§ ИСХОДНЫЙ ТЕКСТ:
####
После того как капитан закончил говорить, мы недолго предавались скорби. Для этого у нас просто-напросто не было времени. Мы вырвались из объятий врага, но еще не вырвались из объятий океана. Подводная лодка получила значительные повреждения и медленно тонула. Электромеханики доложили капитану, что аккумуляторные батареи корабля разряжены на 90 процентов. В баллонах высокого давления оставалось сжатого воздуха лишь на одну попытку всплыть. Поэтому мы не осмеливались сделать эту попытку, пока не приведем лодку в такой порядок, какой только возможно достичь нашими силами. Мы должны были остановить все течи, чтобы не расходовать наши запасы сжатого воздуха и электроэнергии впустую. Мы должны были убедиться, что в лодку больше не поступает забортная вода, прежде чем начать продувать балластные цистерны.

Вся команда работала не покладая рук. Ничего не зная об устройстве лодки, я не мог работать вместе с ними. Поэтому мое участие в этом ремонте свелось к тому, что я подавал инструменты тем, кто знал, как правильно ими пользоваться, светил переносными лампами и вообще был «на подхвате». Но дело понемногу продвигалось, и около 22.00, проведя более семнадцати часов под водой, мы сделали попытку всплыть. Все подводники были напряжены до предела. Затаив дыхание, они молились и старались всеми силами души помочь кораблю. Наверх лодка шла чрезвычайно медленно, порой нас даже охватывали сомнения, но в конце концов нам удалось поднять ее. В самом начале одиннадцатого в темноте ночи 28 июня мы показались на поверхности, всем сердцем надеясь, что никакой рыскающий в морях враг не направит на нас луч своего радара. Если бы мы показались на его экране, то нам пришел бы конец. Для всплытия мы опустошили все наши баллоны воздуха высокого давления. Если бы нам пришлось сейчас погрузиться, то всплыть снова мы бы не смогли никогда. Едва оказавшись на поверхности гладкого, как зеркало, моря, мы тут же включили дизели, чтобы зарядить аккумуляторные батареи и закачать в баллоны воздух. Покажись сейчас поблизости враг, нам пришлось бы обороняться от него двумя ручными пулеметами. Подводные лодки, оборудованные для транспортировки «кайтэнов», не имели палубного орудия.
####
§ ИЗВЛЕЧЕННЫЕ СВЕДЕНИЯ:
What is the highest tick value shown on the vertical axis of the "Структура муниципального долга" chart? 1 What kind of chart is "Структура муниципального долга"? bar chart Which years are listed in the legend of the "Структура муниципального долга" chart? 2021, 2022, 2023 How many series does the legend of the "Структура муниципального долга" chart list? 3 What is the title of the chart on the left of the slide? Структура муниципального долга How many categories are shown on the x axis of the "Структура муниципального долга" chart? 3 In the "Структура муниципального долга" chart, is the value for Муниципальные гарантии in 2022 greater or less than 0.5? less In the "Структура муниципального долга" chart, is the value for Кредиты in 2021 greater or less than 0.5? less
####
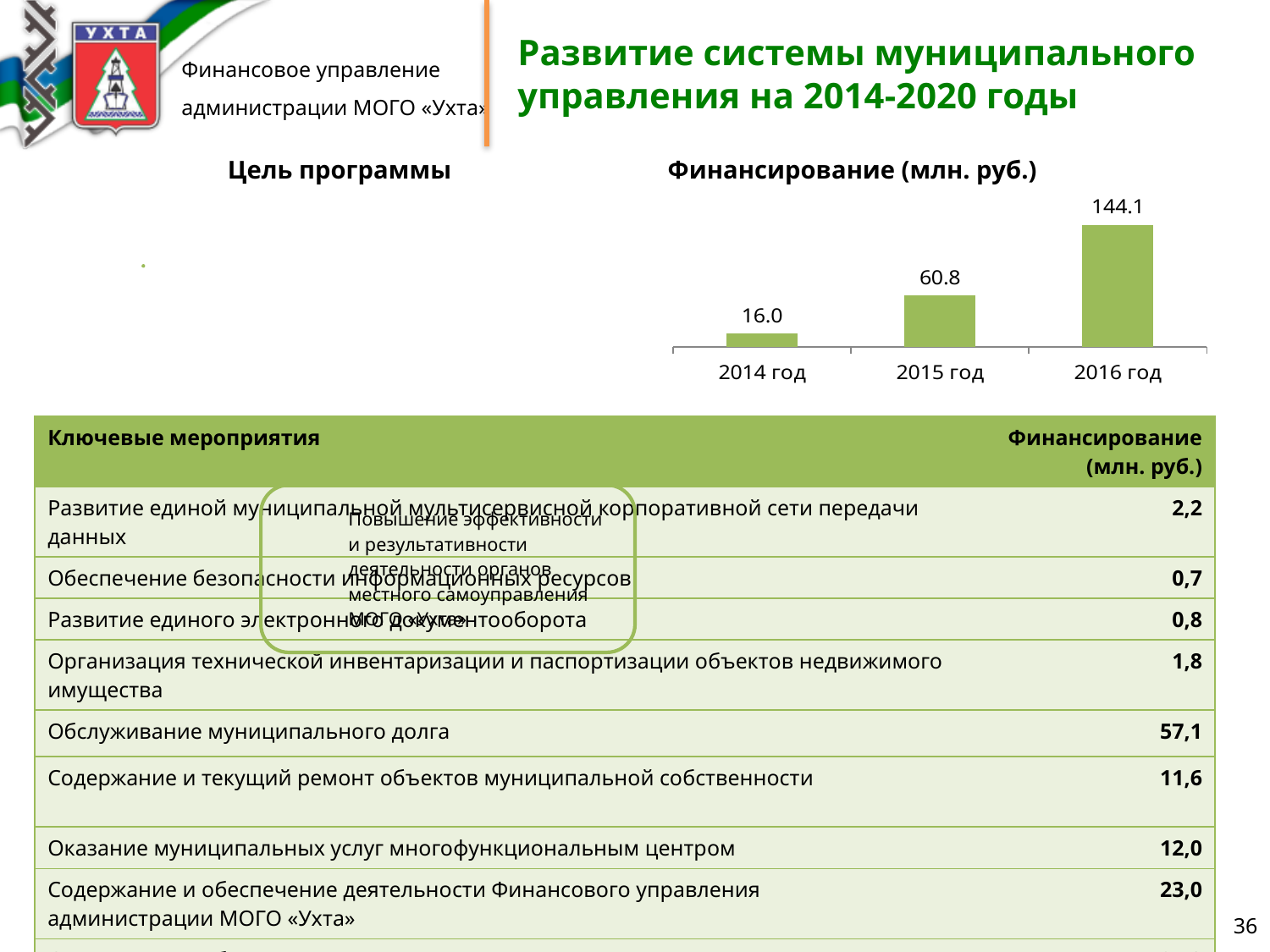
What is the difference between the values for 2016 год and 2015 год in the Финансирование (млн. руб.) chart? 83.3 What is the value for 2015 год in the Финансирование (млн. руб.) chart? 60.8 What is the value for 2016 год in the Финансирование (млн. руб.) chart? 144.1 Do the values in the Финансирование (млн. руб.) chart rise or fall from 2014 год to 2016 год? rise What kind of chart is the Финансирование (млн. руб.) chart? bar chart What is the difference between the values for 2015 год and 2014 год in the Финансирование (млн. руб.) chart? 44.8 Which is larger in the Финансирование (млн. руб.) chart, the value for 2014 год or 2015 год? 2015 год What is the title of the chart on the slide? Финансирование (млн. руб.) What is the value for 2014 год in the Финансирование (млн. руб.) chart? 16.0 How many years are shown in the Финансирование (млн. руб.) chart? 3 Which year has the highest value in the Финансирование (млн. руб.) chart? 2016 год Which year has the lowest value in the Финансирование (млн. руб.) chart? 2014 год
####
§ ТРЕБОВАНИЯ К УПРАЖНЕНИЮ:
1. Сократите абзац исходного текста, который начинается словами «После того как капитан закончил говорить», и сохраните его главные факты.
2. Подхватите рассказ о подводной лодке после его последней фразы и напишите продолжение.
Записи для выполнения заданий не понадобятся.

§ ОТВЕТЫ:
1. Когда капитан договорил, скорбеть было некогда: враг остался позади, но повреждённая подводная лодка медленно тонула. Аккумуляторы были разряжены на 90 процентов, а сжатого воздуха хватало лишь на одну попытку всплыть. Поэтому команде предстояло сначала как можно лучше отремонтировать лодку и остановить все течи, чтобы не тратить воздух и электроэнергию впустую. Прежде чем продувать балластные цистерны, нужно было убедиться, что забортная вода больше не поступает.

2.
После всех неудач сегодняшнего дня нам наконец улыбнулась удача. Стояла безлунная ночь. Антенна нашего радара, поврежденная взрывами глубинных бомб, была отремонтирована, аккумуляторные батареи заряжены, баллоны высокого давления заполнены сжатым воздухом. Вскоре мы, если это будет необходимо, уже могли совершить новое погружение. Прохладный морской воздух освежил наши усталые тела. Лица подводников расцветали улыбками по мере того, как поднимались стрелки указателей давления воздуха и амперметров. Хотя, как считалось, в этом районе океана действует много вражеских кораблей и судов, мы чувствовали, что души трех наших погибших товарищей хранят нас.

Прошло несколько часов. У нас не было пресной воды для умывания, но все мы чувствовали себя посвежевшими. Морской воздух, особенно сладкий после затхлой атмосферы лодки, изрядно взбодрил нас. Но тут оператор радара доложил, что в 20 милях от нас замечен вражеский самолет. И хотя ремонт был сделан только на скорую руку, мы сочли за лучшее уйти под воду.

Проделать это надо было медленно. Поскольку все оборудование работало еле-еле, нечего было и думать о срочном погружении. Субмарина уходила под воду куда дольше, чем при появлении эсминца. Самолет, по всей видимости, нас не заметил, мы надеялись, что нам удастся снова всплыть и подышать ночным морским воздухом, но капитан Сугамаса решил больше в этом походе не испытывать судьбу. Мы шли теперь в подводном положении, а на все наши вопросы, когда же мы всплывем, капитан теперь отвечал: «Еще какое-то время потерпите!»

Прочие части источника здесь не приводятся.